Das "System Volkswagen" - Prof. Dr.-Ing. Hans-Joachim Selenz

Heute erfahren wir, SPD-Oppositionsführer Gabriel fordere von Regierungschef Wulff Zurückhaltung. "Gabriel: Angriffe auf VW stoppen." Der SPD-Fraktionschef habe Wulff aufgefordert, Angriffe auf VW und die Mitbestimmung zu unterlassen.

Was war geschehen? Der SPD-Landtagsabgeordnete und Betriebsratvorsitzende von VW-Nutzfahrzeuge Hannover, Günter Lenz, hatte sich zu Wort gemeldet. Im Zusammenhang mit Zahlungen ohne Gegenleistung für Volkswagen-Vertreter im Parlament hatte er die Zerschlagung des „Systems Volkswagen“ beklagt. Der vom Genossen Lenz verwendete Begriff wird dem Vernehmen nach auch gewerkschaftsintern als „Rohrkrepierer“ empfunden. Ministerpräsident Wulff hatte es als „Frechheit“ bezeichnet, was SPD-MdL Lenz sich geleistet habe. Das „System VW“, so der Regierungschef, „habe den Abgeordneten in Diensten von VW trotz Diäten fürs Nichtstun 100 Prozent Gehalt, alle Sonderzulagen, Prämien und Dienstwagen gewährt.“ Eine angesichts des gesetzlichen Rahmens überaus milde Formulierung.
 
Doch was macht das „Imperium“ aus IG Metall, DGB und Betriebsräten? Es schlägt vorsichtshalber erst einmal zurück! Angriff - das weiß man - ist die beste Verteidigung. Der Rohrkrepierer wird zur Angriffswaffe. Gabriel sieht einen Angriff auf VW. Für Klaus Volkert, VW-Betriebsratsvorsitzender, ist das „System Volkswagen“ die „gestaltende Beteiligung der Mitbestimmung an Unternehmensentscheidungen sowie die Bereitschaft von Arbeitnehmervertretern, Verantwortung zu übernehmen.“ Hier stellt sich die Frage: Warum jenseits unserer Gesetze?
 
Bezeichnend für den Zustand der Teilrepublik Niedersachsen ist die Reaktion der Presse. Die Braunschweiger Zeitung berichtet über die Vorgänge in zwei großen Artikeln auf der Titelseite und auf Seite 3 (s. o.). Man beleuchtet dabei auch das „System VW“, den Grund der Angriffe. Das Imperium verteidige „die Mitbestimmung und vor allem sich selbst.“ Volltreffer!
 
Im Regional-Ableger der Hannoverschen Allgemeinen Zeitung (HAZ) lesen wir zu dem Skandal erst auf Seite 14 unter „Niedersachsen/Roman“. Der Artikel hat die Größe von drei Briefmarken.

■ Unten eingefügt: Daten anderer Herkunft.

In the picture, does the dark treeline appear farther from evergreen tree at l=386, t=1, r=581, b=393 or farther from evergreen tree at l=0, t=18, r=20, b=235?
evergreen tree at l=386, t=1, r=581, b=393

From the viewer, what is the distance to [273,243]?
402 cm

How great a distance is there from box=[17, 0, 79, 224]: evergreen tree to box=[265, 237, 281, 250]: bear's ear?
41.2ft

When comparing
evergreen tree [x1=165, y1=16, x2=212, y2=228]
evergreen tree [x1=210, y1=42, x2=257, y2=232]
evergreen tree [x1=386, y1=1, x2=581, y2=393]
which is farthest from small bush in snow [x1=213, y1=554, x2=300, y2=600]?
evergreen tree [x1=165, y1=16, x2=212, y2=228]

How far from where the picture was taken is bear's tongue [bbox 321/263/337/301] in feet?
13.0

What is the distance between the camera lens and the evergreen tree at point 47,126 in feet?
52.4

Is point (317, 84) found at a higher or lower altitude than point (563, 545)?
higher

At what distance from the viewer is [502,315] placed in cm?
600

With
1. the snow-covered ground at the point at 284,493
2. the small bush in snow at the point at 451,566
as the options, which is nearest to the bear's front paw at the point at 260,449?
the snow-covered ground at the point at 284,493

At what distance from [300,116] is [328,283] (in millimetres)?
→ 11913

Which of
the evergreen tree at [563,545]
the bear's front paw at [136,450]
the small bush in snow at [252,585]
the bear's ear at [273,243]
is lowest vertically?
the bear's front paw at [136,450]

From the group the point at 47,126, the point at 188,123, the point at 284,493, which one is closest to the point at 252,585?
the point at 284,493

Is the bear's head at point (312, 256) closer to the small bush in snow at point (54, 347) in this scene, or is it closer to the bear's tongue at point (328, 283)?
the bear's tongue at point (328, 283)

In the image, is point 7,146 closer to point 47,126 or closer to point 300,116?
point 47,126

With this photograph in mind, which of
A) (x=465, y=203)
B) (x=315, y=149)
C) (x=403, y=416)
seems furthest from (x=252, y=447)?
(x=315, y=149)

Überschrift: „Gewerkschafter erbost über Wulff.“ Der entlarvende Rohrkrepierer-Begriff „System Volkswagen“ kommt nicht vor. Der Artikel endet mit dem Rat von DGB-Chef Tölle an MP Wulff: „Ein wenig mehr Sachlichkeit würde dem Ministerpräsidenten gut zu Gesicht stehen.“
 
Was soll sich der geneigte Leser denken? 99 % der HAZ-Leser wissen nicht, dass auch „ihre Tageszeitung“ Teil des „Systems“ ist. Der Madsack-Verlag, Herausgeber der HAZ, gehört zu mehr als 20 % zur Deutschen Druck und Verlagsgesellschaft (DDVG). In der DDVG gestaltet die SPD ihre Medienbeteiligungen. Kein Hinweis informiert den Leser über den parteipolitischen Hintergrund. Die SPD ist der einzige Gesellschafter, der neben finanziellen - natürlich - auch politische Interessen hat. Und wie! Mit den Fakten nimmt man es daher nicht so genau, geht es um die Unterstützung von Parteigenossen. Da muss schon mal der Deutsche Presserat einschreiten. Aber davon kriegt der Leser ja nichts mit. Im Aufsichtsrat sitzt u. a. der stramme Parteisoldat und Chef des „öffentlich-rechtlichen“ NDR Jobst Plog. Der kämpft zur Zeit gerade an einer anderen Front gegen Wulff. Da geht es um den Staatsvertrag zum NDR. Die Genossen merken, dass man ihnen - ganz langsam - auf die Finger schaut. Das in langen Jahren aufgebaute „Genossen-Filz-System“ der parteipolitischen Durchdringung aller Bereiche des Staates eckt an. Ganze Ministerien sitzen - immer noch - voll von Parteigenossen. In den Justizbehörden arbeiten Staatsanwälte und Richter nach Partei- bzw. Geld- und nicht nach Gesetzes-Vorgaben. Rechtsverdreher statt Richter an vielen Gerichten. Korrekte Kollegen nennen das explizit „kriminell“.
 
Das „System Volkswagen“ ist nur eine Spielart dieses „Filz-Systems“. Im Interesse eines funkti-onierenden Rechtsstaats muss Genossen-Filz jenseits unserer Gesetze in Unternehmen, Medien und Justiz schleunigst aufgedeckt und tatsächlich „zerschlagen“ werden. Nur Mut Herr Wulff!